CGO_CXXFLAGS="-g -O2"
CGO_FFLAGS="-g -O2"
CGO_LDFLAGS="-g -O2"
PKG_CONFIG="pkg-config"
GOGCCFLAGS="-fPIC -m64 -pthread -Wl,--no-gc-sections -fmessage-length=0 -fdebug-prefix-map=/tmp/go-build1750707572=/tmp/go-build -gno-record-gcc-switches"

What did you do?

Recently we're building our go program as dynamic linking lib(.so) and run it on a C-embedded program using cgo, and we found that there is still room for optimization.

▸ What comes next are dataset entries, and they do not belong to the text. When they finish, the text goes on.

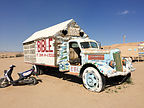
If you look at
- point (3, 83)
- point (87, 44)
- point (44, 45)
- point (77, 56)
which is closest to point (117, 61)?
point (87, 44)

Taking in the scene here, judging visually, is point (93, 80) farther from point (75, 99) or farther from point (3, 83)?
point (3, 83)

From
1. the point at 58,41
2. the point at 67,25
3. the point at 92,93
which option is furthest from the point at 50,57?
the point at 92,93

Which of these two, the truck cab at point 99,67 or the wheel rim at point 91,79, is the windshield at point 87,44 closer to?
the truck cab at point 99,67

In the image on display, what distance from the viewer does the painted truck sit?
14.8 ft

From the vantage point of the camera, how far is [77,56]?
680cm

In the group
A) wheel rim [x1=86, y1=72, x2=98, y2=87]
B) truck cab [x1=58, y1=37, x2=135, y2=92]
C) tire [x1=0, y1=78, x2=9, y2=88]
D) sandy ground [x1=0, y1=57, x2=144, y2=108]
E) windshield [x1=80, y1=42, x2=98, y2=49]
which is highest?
windshield [x1=80, y1=42, x2=98, y2=49]

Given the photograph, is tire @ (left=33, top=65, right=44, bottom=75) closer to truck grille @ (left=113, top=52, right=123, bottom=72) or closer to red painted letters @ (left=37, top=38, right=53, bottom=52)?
red painted letters @ (left=37, top=38, right=53, bottom=52)

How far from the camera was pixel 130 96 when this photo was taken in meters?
4.11

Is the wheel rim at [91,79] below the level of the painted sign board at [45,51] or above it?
below

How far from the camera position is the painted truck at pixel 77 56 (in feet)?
14.8

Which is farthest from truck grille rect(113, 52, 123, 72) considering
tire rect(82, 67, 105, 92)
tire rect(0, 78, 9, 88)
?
tire rect(0, 78, 9, 88)

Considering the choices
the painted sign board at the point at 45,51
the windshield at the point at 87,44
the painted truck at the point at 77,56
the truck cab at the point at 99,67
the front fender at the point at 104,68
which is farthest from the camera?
the painted sign board at the point at 45,51

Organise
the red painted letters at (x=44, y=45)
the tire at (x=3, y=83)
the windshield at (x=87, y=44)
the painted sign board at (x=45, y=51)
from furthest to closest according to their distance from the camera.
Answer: the red painted letters at (x=44, y=45)
the painted sign board at (x=45, y=51)
the windshield at (x=87, y=44)
the tire at (x=3, y=83)

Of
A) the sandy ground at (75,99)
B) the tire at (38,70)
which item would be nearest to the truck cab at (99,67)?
the sandy ground at (75,99)
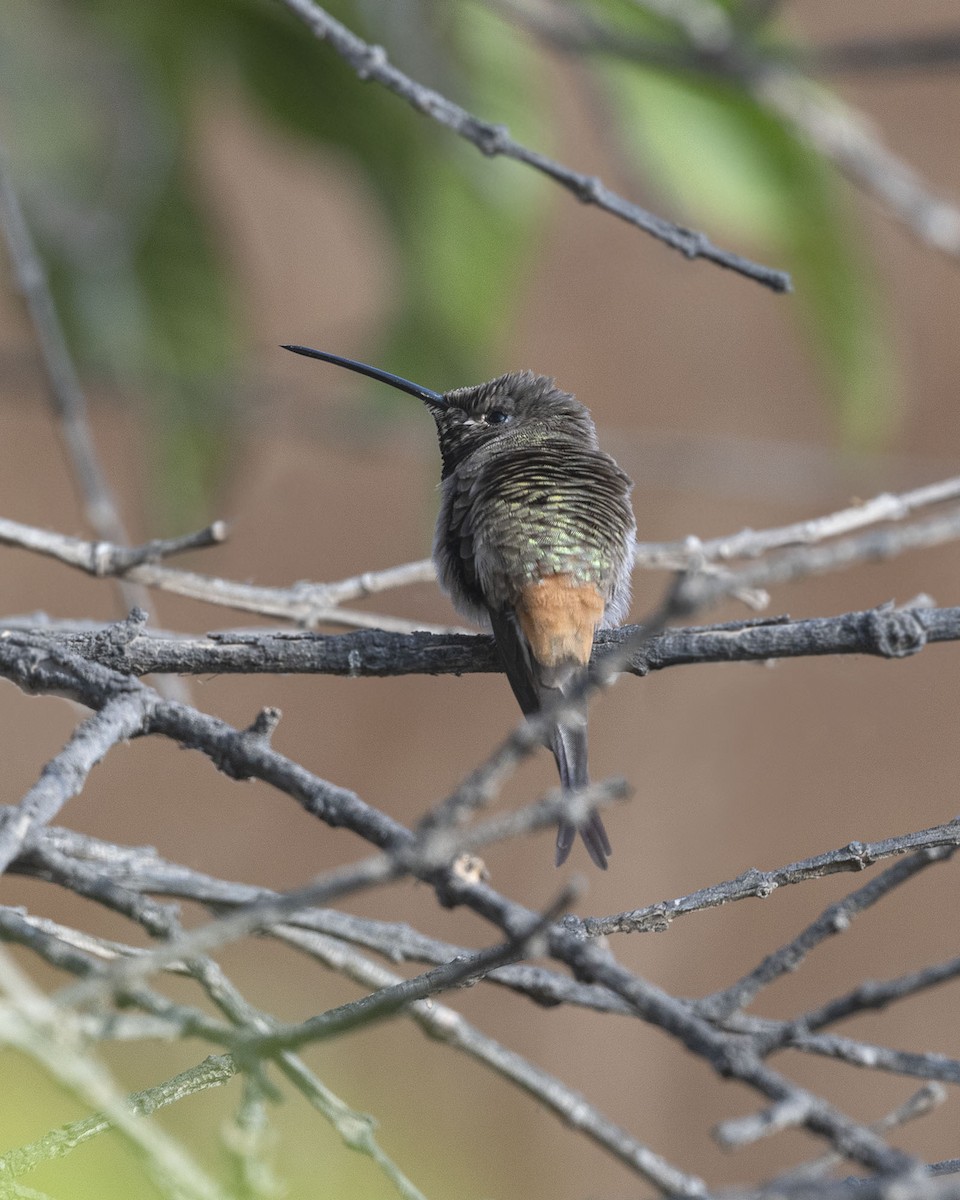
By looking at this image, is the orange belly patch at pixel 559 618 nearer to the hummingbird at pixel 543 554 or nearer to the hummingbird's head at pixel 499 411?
the hummingbird at pixel 543 554

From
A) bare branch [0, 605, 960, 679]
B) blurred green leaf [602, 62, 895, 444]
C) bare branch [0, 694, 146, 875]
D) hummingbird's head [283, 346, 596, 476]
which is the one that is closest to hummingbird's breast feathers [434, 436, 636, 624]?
hummingbird's head [283, 346, 596, 476]

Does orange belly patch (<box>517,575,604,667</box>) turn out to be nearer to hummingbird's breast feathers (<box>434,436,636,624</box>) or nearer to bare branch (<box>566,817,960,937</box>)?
hummingbird's breast feathers (<box>434,436,636,624</box>)

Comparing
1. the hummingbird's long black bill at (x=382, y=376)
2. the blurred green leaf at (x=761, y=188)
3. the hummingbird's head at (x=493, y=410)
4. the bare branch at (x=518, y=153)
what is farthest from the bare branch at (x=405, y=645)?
the blurred green leaf at (x=761, y=188)

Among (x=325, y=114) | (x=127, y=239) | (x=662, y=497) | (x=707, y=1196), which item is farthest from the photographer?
(x=662, y=497)

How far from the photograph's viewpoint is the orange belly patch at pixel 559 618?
1.85 meters

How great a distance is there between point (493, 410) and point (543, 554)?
0.72 m

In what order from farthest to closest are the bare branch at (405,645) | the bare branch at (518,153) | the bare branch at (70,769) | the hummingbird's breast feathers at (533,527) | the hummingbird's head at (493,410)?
the hummingbird's head at (493,410) → the hummingbird's breast feathers at (533,527) → the bare branch at (518,153) → the bare branch at (405,645) → the bare branch at (70,769)

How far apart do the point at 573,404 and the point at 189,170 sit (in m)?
1.34

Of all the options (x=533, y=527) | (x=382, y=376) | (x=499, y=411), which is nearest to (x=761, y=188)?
(x=499, y=411)

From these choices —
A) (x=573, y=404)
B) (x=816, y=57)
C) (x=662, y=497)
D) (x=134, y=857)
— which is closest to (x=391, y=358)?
(x=573, y=404)

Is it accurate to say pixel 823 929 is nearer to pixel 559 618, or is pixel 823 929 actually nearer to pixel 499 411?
pixel 559 618

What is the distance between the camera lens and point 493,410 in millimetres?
2600

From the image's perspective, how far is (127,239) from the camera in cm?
325

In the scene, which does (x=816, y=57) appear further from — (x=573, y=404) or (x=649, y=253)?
(x=649, y=253)
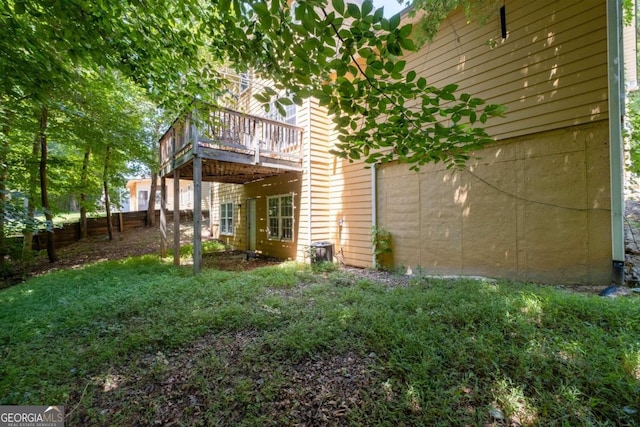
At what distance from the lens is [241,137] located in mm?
6312

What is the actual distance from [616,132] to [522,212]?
1.52 meters

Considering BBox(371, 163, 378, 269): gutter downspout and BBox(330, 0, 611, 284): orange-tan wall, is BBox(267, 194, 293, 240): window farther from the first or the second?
BBox(330, 0, 611, 284): orange-tan wall

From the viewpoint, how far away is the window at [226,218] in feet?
37.9

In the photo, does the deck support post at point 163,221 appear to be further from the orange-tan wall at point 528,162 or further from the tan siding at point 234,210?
the orange-tan wall at point 528,162

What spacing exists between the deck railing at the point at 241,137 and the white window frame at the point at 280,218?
166cm

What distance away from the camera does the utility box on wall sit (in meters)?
6.83

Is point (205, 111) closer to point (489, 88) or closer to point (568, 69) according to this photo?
point (489, 88)

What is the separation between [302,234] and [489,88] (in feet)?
18.2

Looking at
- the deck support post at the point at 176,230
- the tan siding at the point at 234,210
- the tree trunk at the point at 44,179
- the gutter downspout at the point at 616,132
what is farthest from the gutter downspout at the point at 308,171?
the tree trunk at the point at 44,179

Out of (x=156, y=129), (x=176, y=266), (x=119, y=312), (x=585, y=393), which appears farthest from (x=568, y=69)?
(x=156, y=129)

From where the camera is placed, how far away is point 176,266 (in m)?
6.67

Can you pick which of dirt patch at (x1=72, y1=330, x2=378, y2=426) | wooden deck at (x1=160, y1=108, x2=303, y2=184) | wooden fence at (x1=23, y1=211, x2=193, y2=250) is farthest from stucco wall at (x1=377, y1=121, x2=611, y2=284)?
wooden fence at (x1=23, y1=211, x2=193, y2=250)

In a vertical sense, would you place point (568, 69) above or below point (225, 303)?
above

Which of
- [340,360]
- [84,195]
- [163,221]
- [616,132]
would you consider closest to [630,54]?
[616,132]
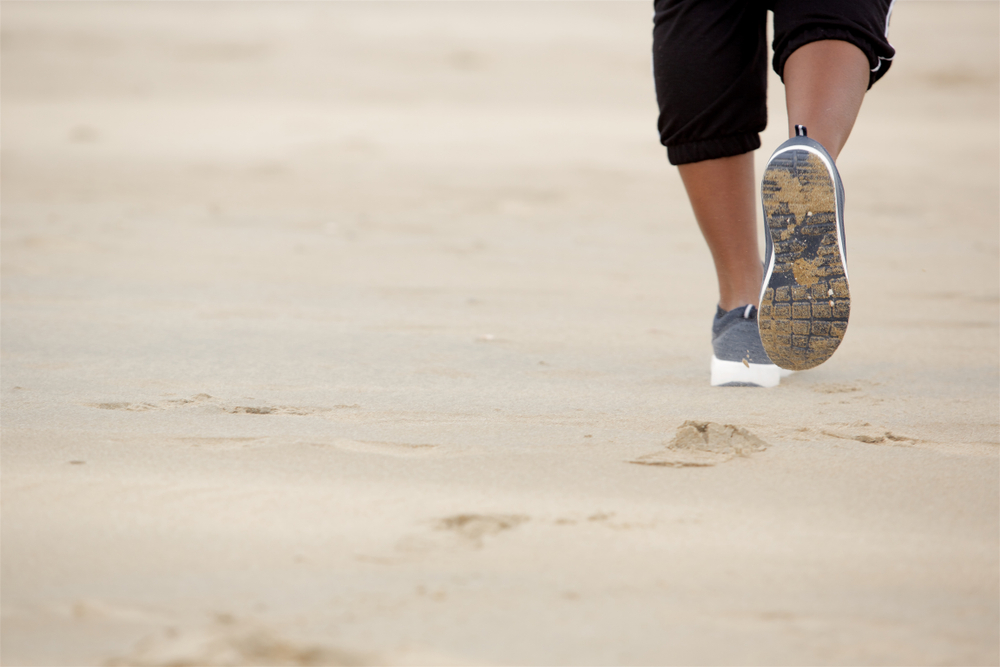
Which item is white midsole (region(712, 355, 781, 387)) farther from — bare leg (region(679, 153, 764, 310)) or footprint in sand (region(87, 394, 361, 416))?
footprint in sand (region(87, 394, 361, 416))

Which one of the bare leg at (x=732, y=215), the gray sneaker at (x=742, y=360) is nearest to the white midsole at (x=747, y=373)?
the gray sneaker at (x=742, y=360)

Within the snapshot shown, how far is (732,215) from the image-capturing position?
1.84 m

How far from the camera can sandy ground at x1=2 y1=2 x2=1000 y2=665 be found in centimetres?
92

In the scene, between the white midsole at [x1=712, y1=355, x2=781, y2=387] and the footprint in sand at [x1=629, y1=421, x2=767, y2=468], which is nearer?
the footprint in sand at [x1=629, y1=421, x2=767, y2=468]

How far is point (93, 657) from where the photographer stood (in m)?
0.86

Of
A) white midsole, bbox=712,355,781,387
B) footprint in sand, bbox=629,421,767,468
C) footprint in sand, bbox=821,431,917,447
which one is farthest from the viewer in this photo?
white midsole, bbox=712,355,781,387

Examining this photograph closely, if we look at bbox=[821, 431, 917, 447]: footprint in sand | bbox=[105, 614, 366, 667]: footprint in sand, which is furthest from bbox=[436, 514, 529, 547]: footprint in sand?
bbox=[821, 431, 917, 447]: footprint in sand

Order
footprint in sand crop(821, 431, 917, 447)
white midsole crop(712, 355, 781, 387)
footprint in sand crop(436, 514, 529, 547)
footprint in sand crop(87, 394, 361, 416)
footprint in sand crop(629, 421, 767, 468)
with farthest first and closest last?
1. white midsole crop(712, 355, 781, 387)
2. footprint in sand crop(87, 394, 361, 416)
3. footprint in sand crop(821, 431, 917, 447)
4. footprint in sand crop(629, 421, 767, 468)
5. footprint in sand crop(436, 514, 529, 547)

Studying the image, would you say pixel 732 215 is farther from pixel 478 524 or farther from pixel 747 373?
pixel 478 524

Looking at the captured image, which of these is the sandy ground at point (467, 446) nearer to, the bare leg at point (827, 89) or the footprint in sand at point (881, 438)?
the footprint in sand at point (881, 438)

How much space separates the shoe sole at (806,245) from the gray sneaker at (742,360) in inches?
12.6

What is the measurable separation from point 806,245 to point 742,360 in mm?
392

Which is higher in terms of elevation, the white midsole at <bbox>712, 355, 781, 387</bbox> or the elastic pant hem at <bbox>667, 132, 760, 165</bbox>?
the elastic pant hem at <bbox>667, 132, 760, 165</bbox>

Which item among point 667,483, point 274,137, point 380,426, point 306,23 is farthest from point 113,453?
point 306,23
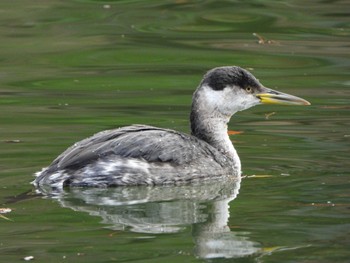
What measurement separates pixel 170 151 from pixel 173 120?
245cm

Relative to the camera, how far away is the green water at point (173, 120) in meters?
8.17

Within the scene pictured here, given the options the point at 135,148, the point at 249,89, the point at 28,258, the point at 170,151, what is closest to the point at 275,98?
the point at 249,89

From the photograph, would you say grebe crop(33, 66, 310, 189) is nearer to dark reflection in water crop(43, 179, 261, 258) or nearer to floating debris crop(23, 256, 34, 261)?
dark reflection in water crop(43, 179, 261, 258)

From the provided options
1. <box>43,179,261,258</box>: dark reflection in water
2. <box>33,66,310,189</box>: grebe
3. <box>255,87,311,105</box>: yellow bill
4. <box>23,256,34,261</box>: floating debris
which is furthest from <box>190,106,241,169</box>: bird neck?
<box>23,256,34,261</box>: floating debris

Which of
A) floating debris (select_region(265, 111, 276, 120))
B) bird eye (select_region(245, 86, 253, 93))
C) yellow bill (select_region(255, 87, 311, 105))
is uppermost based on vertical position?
bird eye (select_region(245, 86, 253, 93))

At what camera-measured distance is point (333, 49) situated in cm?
1574

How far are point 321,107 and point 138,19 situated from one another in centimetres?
519

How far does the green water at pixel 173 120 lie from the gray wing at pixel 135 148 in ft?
0.94

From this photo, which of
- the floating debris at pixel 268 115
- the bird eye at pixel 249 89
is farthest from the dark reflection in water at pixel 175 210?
the floating debris at pixel 268 115

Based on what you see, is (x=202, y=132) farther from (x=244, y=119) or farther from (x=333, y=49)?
(x=333, y=49)

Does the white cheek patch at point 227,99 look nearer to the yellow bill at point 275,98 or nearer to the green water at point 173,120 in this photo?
the yellow bill at point 275,98

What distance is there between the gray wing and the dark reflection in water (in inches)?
10.1

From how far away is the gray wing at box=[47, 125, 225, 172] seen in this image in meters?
9.91

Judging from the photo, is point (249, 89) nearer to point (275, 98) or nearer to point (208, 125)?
point (275, 98)
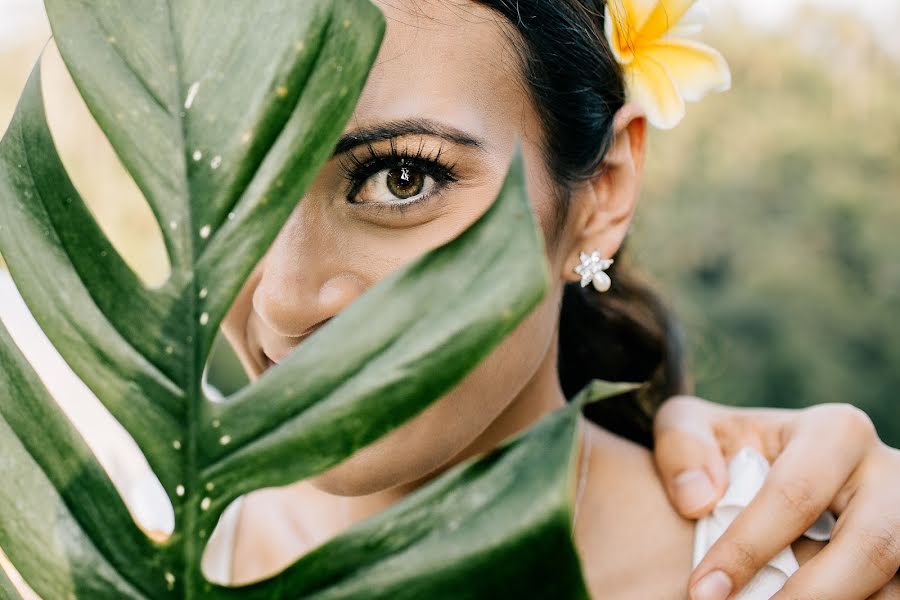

As shown in the following demo, under the condition of limited P's resource, there's some delay between the cgo returns and the background goroutine being scheduled.

// foo.go
package main

import "C"
import (
	"fmt"
	"sync/atomic"
	"time"
)

var ch = make(chan int64, 1)
var t, n int64

func init() {
	go func() { // background goroutine
		for {
			start := <-ch
			now := time.Now().UnixNano()
			atomic.AddInt64(&t, now-start) // from cgo returns to background goroutine being scheduled
			atomic.AddInt64(&n, 1)
		}
	}()
}

//export foo
func foo() {
	ch <- time.Now().UnixNano() 
        // cgo returns
}

//export report
func report() {
	fmt.Println(atomic.LoadInt64(&t) / atomic.LoadInt64(&n), "ns")
}

func main() {}
// main.cc
#include <unistd.h>

#include "libfoo.h"

int main() {
	for(int i = 0; i < 10000; i++) {
		usleep(1000); // do somethings...
                foo();   // cgo call
	}
	sleep(1);
	report();
}

run

> go build -buildmode=c-shared -o libfoo.so foo.go     // build go as dynamic link lib

> gcc main.cc -lfoo -L./ -lpthread -o main -g        // build C host program

> GOMAXPROCS=1 LD_LIBRARY_PATH=./ ./main         // run demo under limited P's resource

The above demo indicates that there's some schedule delay between the cgo returns and the background goroutine being scheduled. After going through runtime code, we found that when the cgo returns, reentersyscall changes P's status to _Psyscall and left it waiting until sysmon retake, which leading to sub-optimized performance.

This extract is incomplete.